Premier Shimon Peres said today that the takeover by the MKs, headed by Guela Cohen of the Tehiya Party, who began the action last week after a group of nearby Kiryat Arba settlers took over the apartment and were twice ousted by Israeli security forces, was an effort to outdo other extremist parties in appealing to extremist sentiments in Israel. But spokes-people for Tehiya and the Likud contended, at the same time, that the squatters were exercising the legitimate right of Jews to settle anywhere in Eretz Yisrael.
Defense Minister Yitzhak Rabin visited Hebron today in a fruitless effort to convince the MKs to leave the apartment which they claim Jews from Hebron had bought from an Arab owner last week following the stabbing of Yaacov Reiter, 45, of Kiryat Arba as he was walking through the marketplace. The Israeli army has not been able to remove the MKs from the apartment because of parliamentary immunity.
Rabin told the Tehiya MKs — Eliezer Waldman, Gershon Shafat, and Cohen — with whom he met at the local military government headquarters that they had to leave in view of yesterday’s Inner Cabinet rejection of efforts by Deputy Premier and Foreign Minister Yitzhak Shamir to uphold plans by squatters to continue to occupy the apartment. The Inner Cabinet split 5-5 along political lines in its vote.
While Rabin was meeting with the MKs, Knesset Speaker Shlomo Hillel sent his deputy, Aharon Nahmias, to persuade the MKs that the site for their campaign was in the Knesset and not in an apartment in the Arab marketplace in Hebron where their presence was controversial.
Later today, Likud MK Dov Shilansky joined the squatters in the apartment, as an indication that the rightwing elements in the government did not regard yesterday’s Inner Cabinet’s decision as the final word on the matter.
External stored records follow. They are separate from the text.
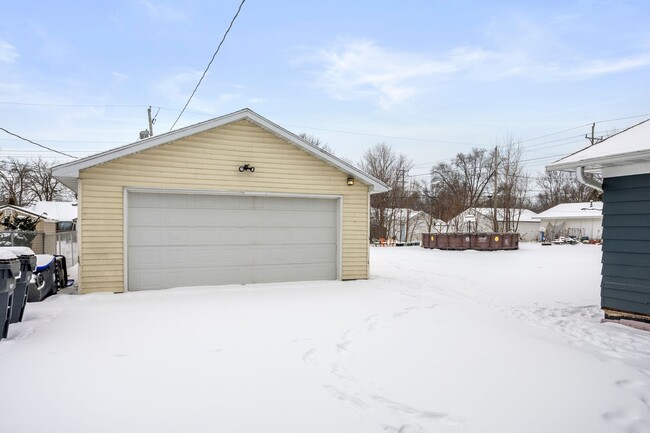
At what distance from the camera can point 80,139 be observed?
92.2 feet

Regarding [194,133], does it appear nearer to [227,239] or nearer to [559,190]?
[227,239]

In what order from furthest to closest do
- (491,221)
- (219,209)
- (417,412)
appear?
(491,221) → (219,209) → (417,412)

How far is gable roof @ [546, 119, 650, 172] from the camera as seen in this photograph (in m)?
5.07

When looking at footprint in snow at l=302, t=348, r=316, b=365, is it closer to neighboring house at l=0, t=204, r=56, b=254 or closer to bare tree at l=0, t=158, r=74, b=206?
neighboring house at l=0, t=204, r=56, b=254

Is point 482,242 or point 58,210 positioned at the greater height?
point 58,210

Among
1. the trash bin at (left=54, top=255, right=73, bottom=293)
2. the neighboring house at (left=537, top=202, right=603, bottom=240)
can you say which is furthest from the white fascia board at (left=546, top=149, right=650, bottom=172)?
the neighboring house at (left=537, top=202, right=603, bottom=240)

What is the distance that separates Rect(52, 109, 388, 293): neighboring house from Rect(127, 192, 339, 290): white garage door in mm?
21

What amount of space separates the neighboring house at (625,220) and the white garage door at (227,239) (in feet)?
17.9

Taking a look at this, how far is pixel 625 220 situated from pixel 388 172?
3242cm

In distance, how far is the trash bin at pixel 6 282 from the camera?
176 inches

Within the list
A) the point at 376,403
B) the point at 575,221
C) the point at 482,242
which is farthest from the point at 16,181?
the point at 575,221

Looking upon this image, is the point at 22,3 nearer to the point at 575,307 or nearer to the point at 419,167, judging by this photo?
the point at 575,307

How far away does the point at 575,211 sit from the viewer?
37.2m

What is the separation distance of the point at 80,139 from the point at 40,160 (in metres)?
16.6
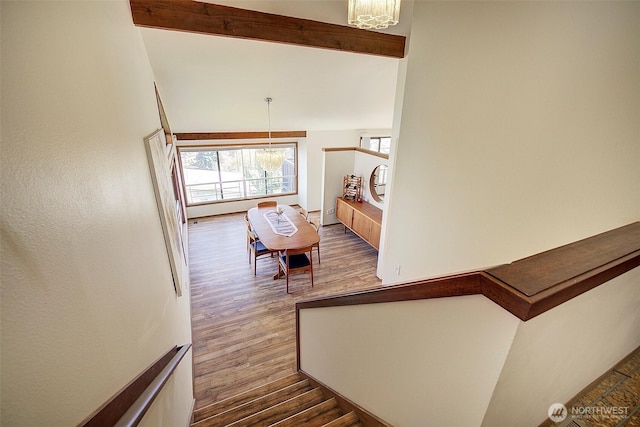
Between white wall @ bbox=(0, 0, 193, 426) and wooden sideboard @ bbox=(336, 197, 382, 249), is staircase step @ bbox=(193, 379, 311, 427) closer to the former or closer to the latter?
white wall @ bbox=(0, 0, 193, 426)

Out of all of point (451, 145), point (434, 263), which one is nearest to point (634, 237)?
point (451, 145)

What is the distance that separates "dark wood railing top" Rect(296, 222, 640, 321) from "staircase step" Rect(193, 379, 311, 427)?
179cm

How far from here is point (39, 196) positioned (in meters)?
0.58

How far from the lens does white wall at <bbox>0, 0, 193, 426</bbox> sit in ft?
1.64

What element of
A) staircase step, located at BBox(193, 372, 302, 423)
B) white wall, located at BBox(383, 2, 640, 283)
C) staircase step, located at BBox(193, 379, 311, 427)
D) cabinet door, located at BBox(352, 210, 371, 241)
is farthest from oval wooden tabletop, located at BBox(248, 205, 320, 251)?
white wall, located at BBox(383, 2, 640, 283)

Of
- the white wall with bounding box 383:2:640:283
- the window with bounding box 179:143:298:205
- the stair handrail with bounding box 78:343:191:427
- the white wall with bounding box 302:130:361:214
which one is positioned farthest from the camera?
the white wall with bounding box 302:130:361:214

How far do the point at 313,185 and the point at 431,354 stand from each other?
6356mm

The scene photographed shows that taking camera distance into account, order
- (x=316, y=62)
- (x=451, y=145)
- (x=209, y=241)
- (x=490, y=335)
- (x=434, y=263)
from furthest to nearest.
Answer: (x=209, y=241), (x=316, y=62), (x=434, y=263), (x=451, y=145), (x=490, y=335)

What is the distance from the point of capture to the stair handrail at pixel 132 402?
0.73 metres

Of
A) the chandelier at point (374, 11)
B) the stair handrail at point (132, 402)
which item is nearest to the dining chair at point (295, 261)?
the stair handrail at point (132, 402)

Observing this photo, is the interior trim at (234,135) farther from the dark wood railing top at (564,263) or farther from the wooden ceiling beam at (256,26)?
the dark wood railing top at (564,263)

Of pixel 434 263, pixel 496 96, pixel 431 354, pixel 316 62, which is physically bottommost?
pixel 434 263

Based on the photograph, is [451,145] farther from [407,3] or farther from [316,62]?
[316,62]

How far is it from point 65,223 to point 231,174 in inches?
255
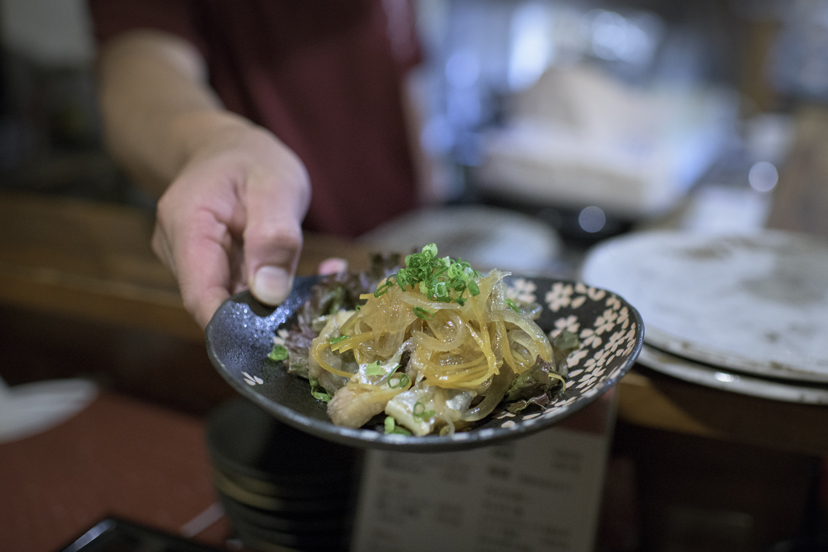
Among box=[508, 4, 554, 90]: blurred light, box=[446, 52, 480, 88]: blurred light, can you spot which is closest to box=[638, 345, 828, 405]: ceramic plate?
box=[508, 4, 554, 90]: blurred light

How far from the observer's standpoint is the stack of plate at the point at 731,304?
2.66 feet

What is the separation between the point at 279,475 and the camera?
3.19 feet

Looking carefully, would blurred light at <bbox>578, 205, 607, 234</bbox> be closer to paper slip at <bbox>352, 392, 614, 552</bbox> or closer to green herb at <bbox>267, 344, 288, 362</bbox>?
paper slip at <bbox>352, 392, 614, 552</bbox>

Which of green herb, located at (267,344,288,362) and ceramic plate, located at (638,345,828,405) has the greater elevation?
ceramic plate, located at (638,345,828,405)

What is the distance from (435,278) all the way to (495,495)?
1.50 feet

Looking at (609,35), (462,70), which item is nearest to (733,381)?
(609,35)

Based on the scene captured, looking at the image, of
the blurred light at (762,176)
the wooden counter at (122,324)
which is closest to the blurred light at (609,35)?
the blurred light at (762,176)

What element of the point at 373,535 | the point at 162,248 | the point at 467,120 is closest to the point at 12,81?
the point at 467,120

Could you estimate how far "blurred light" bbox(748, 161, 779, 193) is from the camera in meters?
2.86

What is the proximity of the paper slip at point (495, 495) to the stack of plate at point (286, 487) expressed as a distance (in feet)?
0.15

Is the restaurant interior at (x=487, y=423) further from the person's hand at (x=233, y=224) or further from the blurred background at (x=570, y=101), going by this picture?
the blurred background at (x=570, y=101)

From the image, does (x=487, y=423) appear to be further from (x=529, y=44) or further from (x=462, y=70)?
(x=462, y=70)

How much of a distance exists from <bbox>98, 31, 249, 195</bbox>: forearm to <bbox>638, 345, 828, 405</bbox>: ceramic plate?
0.91m

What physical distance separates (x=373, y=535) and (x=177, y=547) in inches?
13.1
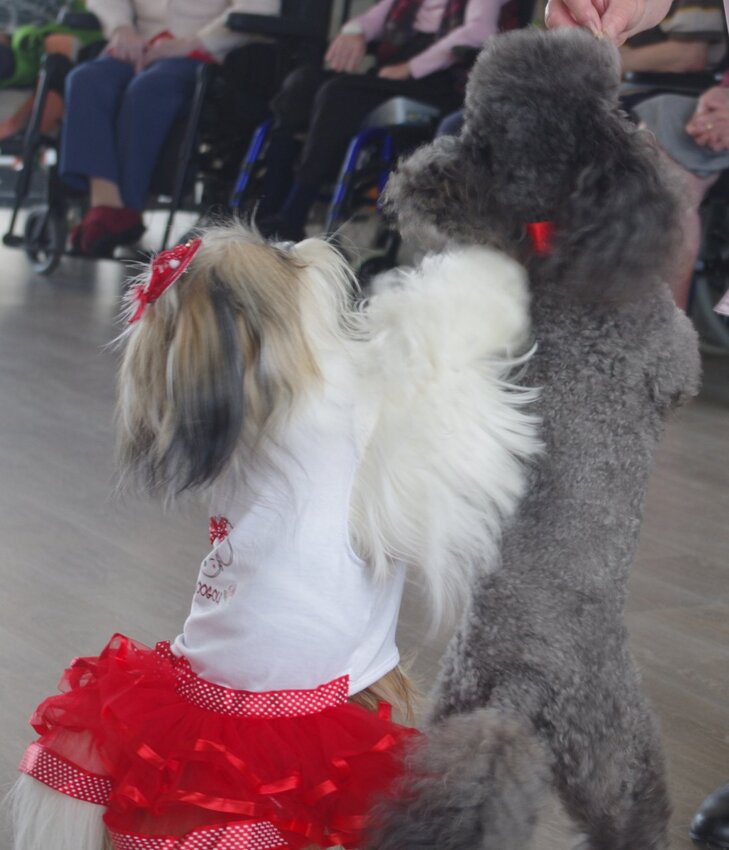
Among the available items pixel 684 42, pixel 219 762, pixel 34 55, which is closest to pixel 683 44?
pixel 684 42

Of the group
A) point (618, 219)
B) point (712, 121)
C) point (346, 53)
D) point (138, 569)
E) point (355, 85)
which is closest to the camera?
point (618, 219)

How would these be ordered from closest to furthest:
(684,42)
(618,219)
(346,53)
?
(618,219) < (684,42) < (346,53)

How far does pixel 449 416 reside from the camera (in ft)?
2.97

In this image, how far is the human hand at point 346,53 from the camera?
154 inches

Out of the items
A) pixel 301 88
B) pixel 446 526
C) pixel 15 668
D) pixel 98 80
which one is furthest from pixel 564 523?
pixel 98 80

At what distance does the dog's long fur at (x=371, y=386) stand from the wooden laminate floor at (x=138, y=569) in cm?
19

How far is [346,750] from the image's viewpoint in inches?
37.3

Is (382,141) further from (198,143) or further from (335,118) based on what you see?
(198,143)

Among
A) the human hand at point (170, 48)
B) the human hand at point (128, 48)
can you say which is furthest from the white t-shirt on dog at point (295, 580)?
the human hand at point (128, 48)

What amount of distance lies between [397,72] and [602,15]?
281 cm

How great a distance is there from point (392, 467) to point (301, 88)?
10.2 ft

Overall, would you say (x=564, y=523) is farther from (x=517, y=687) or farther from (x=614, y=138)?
(x=614, y=138)

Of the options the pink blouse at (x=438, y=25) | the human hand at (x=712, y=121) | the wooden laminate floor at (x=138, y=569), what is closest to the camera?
the wooden laminate floor at (x=138, y=569)

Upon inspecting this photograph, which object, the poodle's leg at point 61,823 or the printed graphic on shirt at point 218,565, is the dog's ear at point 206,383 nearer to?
the printed graphic on shirt at point 218,565
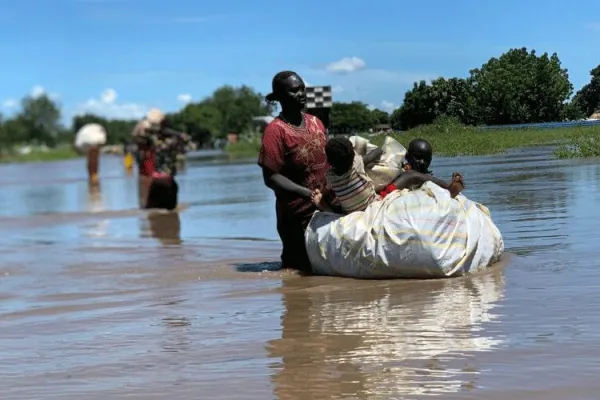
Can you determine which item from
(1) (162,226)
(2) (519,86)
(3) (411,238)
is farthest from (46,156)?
(3) (411,238)

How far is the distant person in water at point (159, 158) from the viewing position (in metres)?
12.8

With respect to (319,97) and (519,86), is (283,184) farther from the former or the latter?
(519,86)

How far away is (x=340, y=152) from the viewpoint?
5.59 m

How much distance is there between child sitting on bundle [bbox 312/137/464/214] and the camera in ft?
18.5

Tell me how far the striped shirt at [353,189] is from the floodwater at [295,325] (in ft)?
1.73

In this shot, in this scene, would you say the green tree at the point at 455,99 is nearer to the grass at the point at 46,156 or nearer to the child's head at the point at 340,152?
the child's head at the point at 340,152

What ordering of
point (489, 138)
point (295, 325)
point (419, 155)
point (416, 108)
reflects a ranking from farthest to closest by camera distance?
1. point (489, 138)
2. point (416, 108)
3. point (419, 155)
4. point (295, 325)

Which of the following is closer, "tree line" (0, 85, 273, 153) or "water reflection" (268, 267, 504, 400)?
"water reflection" (268, 267, 504, 400)

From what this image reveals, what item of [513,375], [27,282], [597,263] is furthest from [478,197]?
[513,375]

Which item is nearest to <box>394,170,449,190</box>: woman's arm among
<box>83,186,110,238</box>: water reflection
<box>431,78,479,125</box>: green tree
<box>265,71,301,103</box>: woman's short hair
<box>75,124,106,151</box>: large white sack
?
<box>265,71,301,103</box>: woman's short hair

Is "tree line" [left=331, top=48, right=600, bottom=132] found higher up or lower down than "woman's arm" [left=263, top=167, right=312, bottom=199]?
higher up

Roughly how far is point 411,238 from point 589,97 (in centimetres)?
374

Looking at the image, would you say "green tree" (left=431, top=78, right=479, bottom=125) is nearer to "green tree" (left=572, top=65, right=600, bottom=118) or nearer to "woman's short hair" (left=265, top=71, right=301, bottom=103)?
"green tree" (left=572, top=65, right=600, bottom=118)

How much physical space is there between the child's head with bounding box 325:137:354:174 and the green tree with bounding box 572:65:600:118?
3.45 m
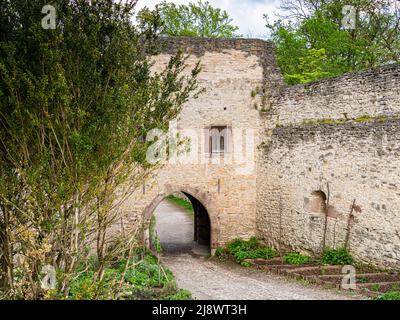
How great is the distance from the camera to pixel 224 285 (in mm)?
11180

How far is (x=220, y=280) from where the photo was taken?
1180cm

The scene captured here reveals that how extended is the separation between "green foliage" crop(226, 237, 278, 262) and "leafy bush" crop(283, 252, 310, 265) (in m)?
0.76

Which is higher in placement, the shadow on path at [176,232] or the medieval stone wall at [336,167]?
the medieval stone wall at [336,167]

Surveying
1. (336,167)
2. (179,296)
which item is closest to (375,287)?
(336,167)

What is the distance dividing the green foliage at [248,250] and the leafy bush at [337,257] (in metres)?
2.09

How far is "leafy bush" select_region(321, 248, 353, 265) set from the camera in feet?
38.0

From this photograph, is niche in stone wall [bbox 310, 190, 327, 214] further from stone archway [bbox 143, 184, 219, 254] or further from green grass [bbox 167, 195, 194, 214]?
green grass [bbox 167, 195, 194, 214]

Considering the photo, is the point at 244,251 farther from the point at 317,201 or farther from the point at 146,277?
the point at 146,277

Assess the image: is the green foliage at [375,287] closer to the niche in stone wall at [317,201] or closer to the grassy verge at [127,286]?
the niche in stone wall at [317,201]

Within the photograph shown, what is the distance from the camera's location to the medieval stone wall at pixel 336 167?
10648 mm

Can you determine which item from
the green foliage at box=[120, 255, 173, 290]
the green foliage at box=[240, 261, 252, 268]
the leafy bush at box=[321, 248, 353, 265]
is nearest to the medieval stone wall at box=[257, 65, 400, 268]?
the leafy bush at box=[321, 248, 353, 265]

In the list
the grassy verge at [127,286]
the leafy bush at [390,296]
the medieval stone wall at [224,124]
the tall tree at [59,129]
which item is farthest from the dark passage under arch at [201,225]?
the tall tree at [59,129]
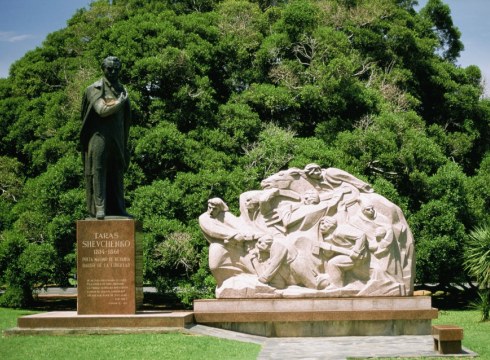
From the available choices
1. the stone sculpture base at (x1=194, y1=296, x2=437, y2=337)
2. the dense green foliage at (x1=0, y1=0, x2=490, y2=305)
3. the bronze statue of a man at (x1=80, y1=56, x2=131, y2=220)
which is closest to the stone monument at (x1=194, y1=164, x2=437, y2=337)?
the stone sculpture base at (x1=194, y1=296, x2=437, y2=337)

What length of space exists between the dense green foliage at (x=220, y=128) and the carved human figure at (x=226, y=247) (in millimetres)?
4828

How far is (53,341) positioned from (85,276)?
4.83 ft

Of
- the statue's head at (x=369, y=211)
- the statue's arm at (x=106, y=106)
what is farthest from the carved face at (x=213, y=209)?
the statue's head at (x=369, y=211)

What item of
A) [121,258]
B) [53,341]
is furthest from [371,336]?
[53,341]

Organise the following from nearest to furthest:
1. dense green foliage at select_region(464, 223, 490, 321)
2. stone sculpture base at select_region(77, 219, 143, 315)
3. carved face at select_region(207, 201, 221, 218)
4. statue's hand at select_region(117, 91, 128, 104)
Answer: stone sculpture base at select_region(77, 219, 143, 315), statue's hand at select_region(117, 91, 128, 104), carved face at select_region(207, 201, 221, 218), dense green foliage at select_region(464, 223, 490, 321)

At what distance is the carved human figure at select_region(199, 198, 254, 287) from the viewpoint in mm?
13867

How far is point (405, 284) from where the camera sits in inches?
544

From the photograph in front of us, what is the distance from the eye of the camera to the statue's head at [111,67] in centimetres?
1295

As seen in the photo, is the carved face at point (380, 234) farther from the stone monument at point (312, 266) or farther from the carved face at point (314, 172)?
the carved face at point (314, 172)

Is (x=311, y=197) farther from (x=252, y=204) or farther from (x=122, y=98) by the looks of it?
(x=122, y=98)

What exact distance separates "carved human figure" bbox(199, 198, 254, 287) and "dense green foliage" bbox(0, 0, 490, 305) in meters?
4.83

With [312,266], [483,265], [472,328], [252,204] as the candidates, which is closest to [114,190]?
[252,204]

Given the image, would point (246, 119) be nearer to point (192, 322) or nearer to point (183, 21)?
point (183, 21)

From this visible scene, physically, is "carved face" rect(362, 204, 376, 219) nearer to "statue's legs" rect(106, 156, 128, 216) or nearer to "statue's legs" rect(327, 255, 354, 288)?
"statue's legs" rect(327, 255, 354, 288)
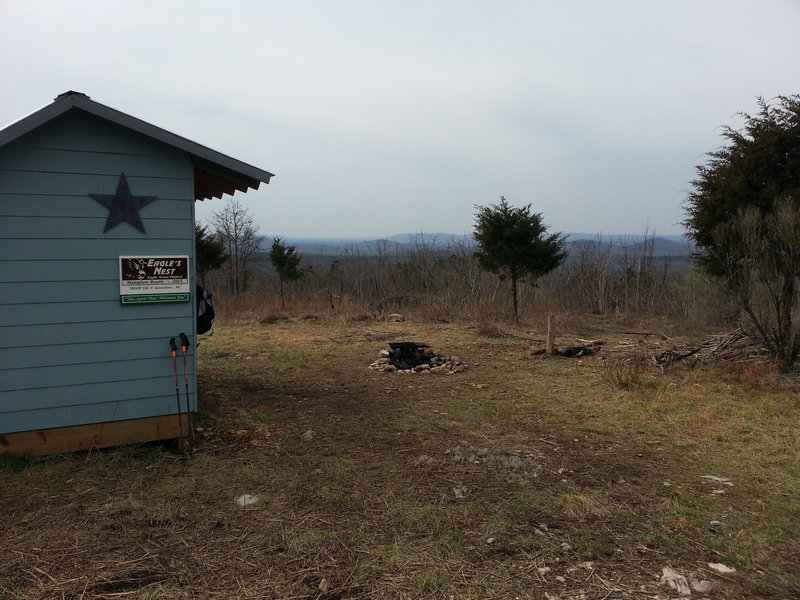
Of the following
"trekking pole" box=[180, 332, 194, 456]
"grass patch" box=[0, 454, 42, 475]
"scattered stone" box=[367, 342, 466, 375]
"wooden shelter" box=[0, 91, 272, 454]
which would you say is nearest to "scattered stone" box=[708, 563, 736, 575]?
"trekking pole" box=[180, 332, 194, 456]

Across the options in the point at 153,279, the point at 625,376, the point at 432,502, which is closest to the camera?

The MKs appeared today to be challenging the defense establishment and waiting to see if it would use force to evict them.
VIEW OF LEGAL EXPERTS
According to legal experts, the MKs’ freedom of movement granted to them inside the “green line” did not apply in the administered territories since these are not part of the State of Israel. But Likud MK Michael Eitan, who spent the weekend in the apartment with the squatters, said he did not accept this interpretation of the law. He contended that the Supreme Court recently recognized Knesset members’ privilege to move around freely everywhere — including the administered territories.
The issue of the squatters was raised by Peres at today’s session of the Knesset Security and Foreign Affairs Committee. He sharply criticized the presence of the MKs in Hebron and pointedly noted that their action will not save the State of Israel. “I am saying to the Likud, whether you like it or not, that the government is the body that makes decisions.”
Referring to the squatters claim that the apartment they are occupying was bought legally from an Arab, Peres recalled that the previous Likud government decided that there would be no real estate purchases without the approval of the Defense Ministry. “One cannot mock the law and the government, by conspiracy with Arabs, “Peres declared, in reference to the Arab who reportedly sold the apartment.
Meanwhile, in another development, Rabbi Moshe Levinger, one of the leaders of the Jewish quarter in Hebron, and three other local Jewish leaders were charged with violating the public order. The charges were made by the army following a disturbance today in the Hebron marketplace where several vegetable stands were overturned by the four men when the army prevented Levinger from shopping there.